Oxley, chairman of the Financial Services Committee was - as most already know - the co-author of the landmark Sarbanes-Oxley Act of 2002. Some wags in the profession insist on referring to SOX as the Sarbanes Bill, because, they claim, Sen. Paul Sarbanes, D-Md., chairman of the Senate Banking Committee, was responsible for most of the regulatory "teeth" in SOX.
That came in stark contrast to Oxley's initial corporate reform bill, which several people familiar with the situation told me was so soft you could essentially jump out of a plane without a parachute and land on it.
In a surprise to exactly no one, Oxley's version was preferred by many of the global audit firms and the American Institute of CPAs. And it's also no secret that the Ohio lawmaker was one of the key opponents of the original auditor independence reform proposals in the mid-to-late 1990s, while both he and Tauzin were staunch opponents of FASB's proposal several years ago to begin treating stock options as an expense.

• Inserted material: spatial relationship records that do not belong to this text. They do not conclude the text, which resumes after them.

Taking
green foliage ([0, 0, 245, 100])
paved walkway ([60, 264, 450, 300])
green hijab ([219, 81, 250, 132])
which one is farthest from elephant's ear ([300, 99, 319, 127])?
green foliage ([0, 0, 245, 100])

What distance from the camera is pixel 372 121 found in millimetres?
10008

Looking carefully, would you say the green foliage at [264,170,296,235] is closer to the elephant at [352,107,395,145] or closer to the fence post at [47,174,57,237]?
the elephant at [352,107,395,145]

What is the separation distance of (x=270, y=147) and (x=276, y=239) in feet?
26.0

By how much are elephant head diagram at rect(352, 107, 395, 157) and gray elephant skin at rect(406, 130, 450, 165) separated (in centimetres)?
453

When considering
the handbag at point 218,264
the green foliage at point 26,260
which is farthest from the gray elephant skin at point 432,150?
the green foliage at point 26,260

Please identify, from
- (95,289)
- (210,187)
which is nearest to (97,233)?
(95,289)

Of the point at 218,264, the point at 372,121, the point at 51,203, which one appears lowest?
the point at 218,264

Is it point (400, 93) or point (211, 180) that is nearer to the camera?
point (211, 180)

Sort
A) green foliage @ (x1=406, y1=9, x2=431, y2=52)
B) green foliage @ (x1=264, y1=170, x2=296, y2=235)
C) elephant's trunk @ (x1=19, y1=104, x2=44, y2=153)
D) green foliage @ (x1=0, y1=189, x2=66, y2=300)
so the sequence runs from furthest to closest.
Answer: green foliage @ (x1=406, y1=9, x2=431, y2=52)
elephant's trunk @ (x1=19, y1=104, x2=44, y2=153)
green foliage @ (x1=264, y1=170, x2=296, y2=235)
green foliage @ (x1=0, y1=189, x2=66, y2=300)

But jumping forward to more contemporary developments, as in just last summer, FSC member Rep. Richard Baker, R-La., easily pushed through H.R. 3574, the Employee Stock Option Reform Act, a watered-down version of FASB's options expensing rule that basically entails expensing options just for a company's top five employees.
FASB's stock option expensing rule is slated to take effect in June, and has attracted a firestorm of opposition, particularly from the technology sector.
Oxley hasn't indicated whether he'll revisit options expensing this year. But there's a chance that more than a few folks up in Connecticut are holding their collective breath.